Una recente determina del Comune di Firenze ha spiegato che, rispetto alle ipotesi iniziali che prevedevano per la nuova Curva una serie di prefabbricati in cemento armato, si è optato per l'acciaio. In particolare l'appaltatore ha proposto la sostituzione delle travi prefabbricate in calcestruzzo armato previste nel progetto esecutivo con travi metalliche tipo NPS (per soluzioni miste acciaio-calcestruzzo).
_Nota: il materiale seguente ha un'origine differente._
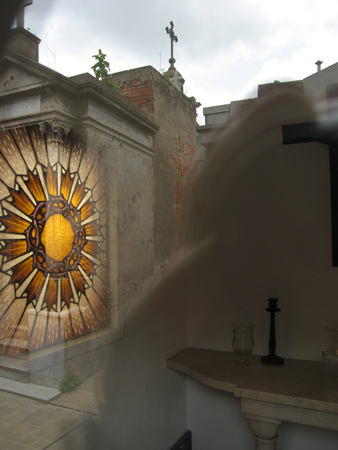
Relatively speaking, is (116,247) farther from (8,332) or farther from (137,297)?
(8,332)

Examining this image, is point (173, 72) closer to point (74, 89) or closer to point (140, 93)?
point (140, 93)

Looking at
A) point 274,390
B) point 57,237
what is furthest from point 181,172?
point 274,390

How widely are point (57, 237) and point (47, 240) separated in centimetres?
5

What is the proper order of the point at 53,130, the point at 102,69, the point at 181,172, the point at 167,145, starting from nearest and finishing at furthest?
the point at 53,130
the point at 102,69
the point at 167,145
the point at 181,172

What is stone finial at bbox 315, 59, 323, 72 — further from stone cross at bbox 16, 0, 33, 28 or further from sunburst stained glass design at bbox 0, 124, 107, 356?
stone cross at bbox 16, 0, 33, 28

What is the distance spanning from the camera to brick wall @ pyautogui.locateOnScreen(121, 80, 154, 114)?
6.14 ft

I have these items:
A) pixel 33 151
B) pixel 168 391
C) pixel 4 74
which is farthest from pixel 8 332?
pixel 168 391

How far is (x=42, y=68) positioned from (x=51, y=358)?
3.55 feet

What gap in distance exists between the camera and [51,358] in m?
1.35

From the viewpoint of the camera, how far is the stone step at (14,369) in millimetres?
1184

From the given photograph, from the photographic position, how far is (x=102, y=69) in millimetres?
1675

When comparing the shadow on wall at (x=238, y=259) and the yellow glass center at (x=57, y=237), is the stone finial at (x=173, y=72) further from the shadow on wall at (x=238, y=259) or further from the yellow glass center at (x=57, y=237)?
the yellow glass center at (x=57, y=237)

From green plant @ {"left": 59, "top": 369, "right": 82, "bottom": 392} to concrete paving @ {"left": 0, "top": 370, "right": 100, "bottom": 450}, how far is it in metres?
0.02

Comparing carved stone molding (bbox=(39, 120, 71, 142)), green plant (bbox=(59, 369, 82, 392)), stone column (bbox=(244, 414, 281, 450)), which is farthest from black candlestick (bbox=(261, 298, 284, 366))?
carved stone molding (bbox=(39, 120, 71, 142))
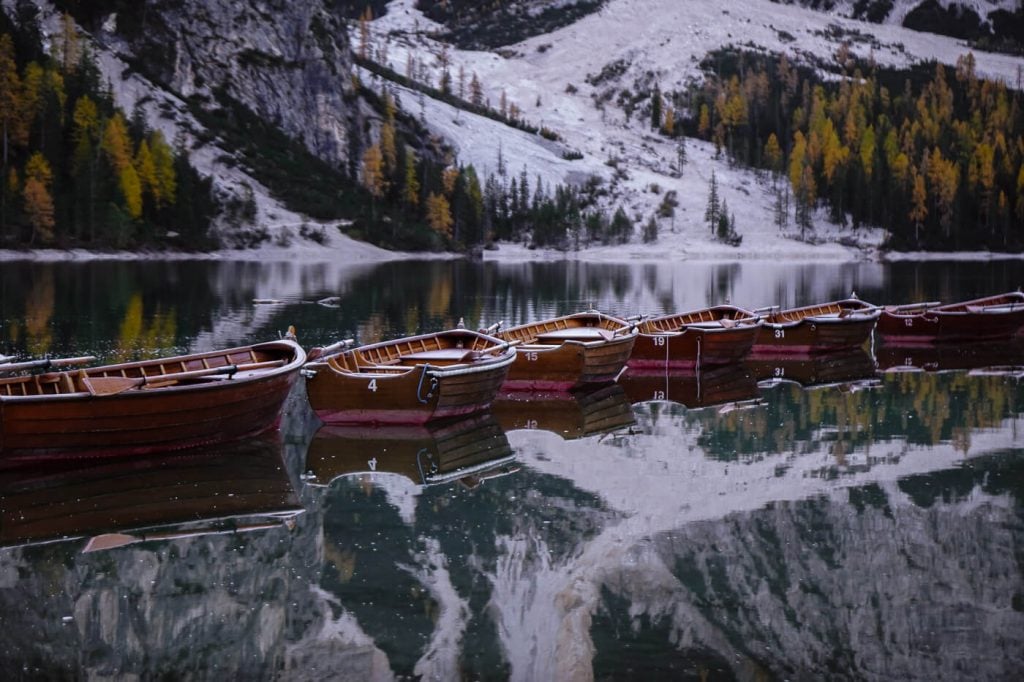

Questa variante (la quarta dall'inizio dei lavori) «si rende necessaria – spiegano i documenti - a seguito della modifica della configurazione delle aree di cantiere, intervenuta per garantire la continuità dello svolgimento degli eventi sportivi della Società ACF Fiorentina, che ha comportato l’impossibilità di accesso al campo di gioco da parte dei mezzi di sollevamento e di movimentazione originariamente previsti».
Questa nuova organizzazione del cantiere, infatti, ha imposto una riduzione degli spazi di manovra e movimentazione dei materiali (che oltretutto non possono essere depositati all'interno dello stadio) che con travi in calcestruzzo armato avrebbero causato non poche difficoltà nelle fasi di montaggio. «In particolare, le travi prefabbricate previste, aventi un peso unitario di circa 15 tonnellate, avrebbero richiesto l’impiego di mezzi di sollevamento speciali, in quanto i carichi risultano non compatibili con le capacità della gru edile installata in cantiere» e pertanto si legge ancora «La difficoltà di utilizzare tali mezzi speciali, a causa delle limitazioni imposte dalla nuova configurazione del cantiere e dalla necessità di preservare l’agibilità del campo di gioco, rende di fatto non praticabile la soluzione strutturale originariamente prevista».
I nuovi elementi in acciaio consentiranno invece una maggiore flessibilità e facilità di installazione, gestendo meglio il montaggio senza interferire con l'attività sportiva della Fiorentina. Infine viene precisato che con la sostituzione di questi elementi «il comportamento strutturale del catino della Curva Fiesole rimane invariato rispetto alla soluzione originaria».
È bene precisare che, sebbene la variante sia recente, il cambio degli elementi strutturali è stato deciso diversi mesi fa e pertanto gli elementi in cemento armato originariamente previsti non sono stati mai prodotti, se fosse accaduto il contrario ci sarebbe stato uno spreco di risorse. Difatti nella determina che approva la variante si sottolinea che la stessa «non comporta un aumento dell’importo contrattuale dei lavori appaltati al RTI Cobar s.p.a. – Sac S.p.a., né una modifica dei termini temporali del contratto». Anzi, i prefabbricati in acciaio consentiranno una posa in opera più rapida con la configurazione del cantiere attuale. Superfluo aggiungere, però, che senza le partite della Fiorentina al Franchi i tempi per ultimare i lavori sarebbero stati decisamente minori a prescindere dall'utilizzo o meno delle travi in acciaio. E questo ultimo aspetto viene sistematicamente non preso in considerazione da tanti che concionano sui tempi per portare a termine i cantieri.